El precio del barril (Brent) estaba US$ 67 antes de la guerra, y los analistas más optimistas no lo ubican por debajo de US$ 90 para lo que resta del año. Es a mediano plazo el precio de referencia para la “estabilización anticíclica” de precios en surtidores, impulsada en el país por el CEO de YPF, Horacio Marín.
¿Cómo viene el consumo?
Artana recuerda que durante el cuarto trimestre de 2025, el consumo privado se ubicó un 4,1% por encima del mismo periodo de 2024 y un 9,3% más alto que en el mismo periodo de 2023
Aunque se especuló que este aumento se debía a bienes importados, el consumo privado neto de importaciones también mostró incrementos respecto a años previos. No obstante, el comportamiento fue dispar, con mejores registros en las ventas de bienes durables, reconoció Artana. Los consumos masivos distinguen a los sectores más postergados.

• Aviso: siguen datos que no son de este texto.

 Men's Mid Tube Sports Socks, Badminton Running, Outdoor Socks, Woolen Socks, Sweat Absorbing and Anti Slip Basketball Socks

Además Artana proyecta una transferencia de los consumidores a la cadena de valor de la energía por unos US$ 3.500 millones debido al aumento en los precios del petróleo. Existe poco margen para que las familias atenúen este impacto mediante una reducción de su ahorro.
¿Quién demandará pesos?
Si el pronóstico de Caputo de demanda de pesos es creíble, la lupa estará puesta en quién puede hacerlo. En un contexto de mayor inflación y menor crecimiento económico, Artana considera poco probable que los ingresos de la población mejoren en términos reales, lo que condicionaría la evolución futura del consumo.
Mientras que los datos de las cuentas nacionales de finales de 2025 no mostraban un problema generalizado de consumo, las nuevas condiciones internacionales sugieren una desaceleración y una presión negativa sobre el bolsillo de los consumidores.
Según la Confederación Argentina de la Mediana Empresa (CAME), las ventas minoristas pyme en Argentina acumulan 11 meses consecutivos de caída hasta marzo de 2026, con una baja interanual del 0,6% y una disminución del 4% frente a febrero, consolidando la caída del consumo por la pérdida del poder adquisitivo.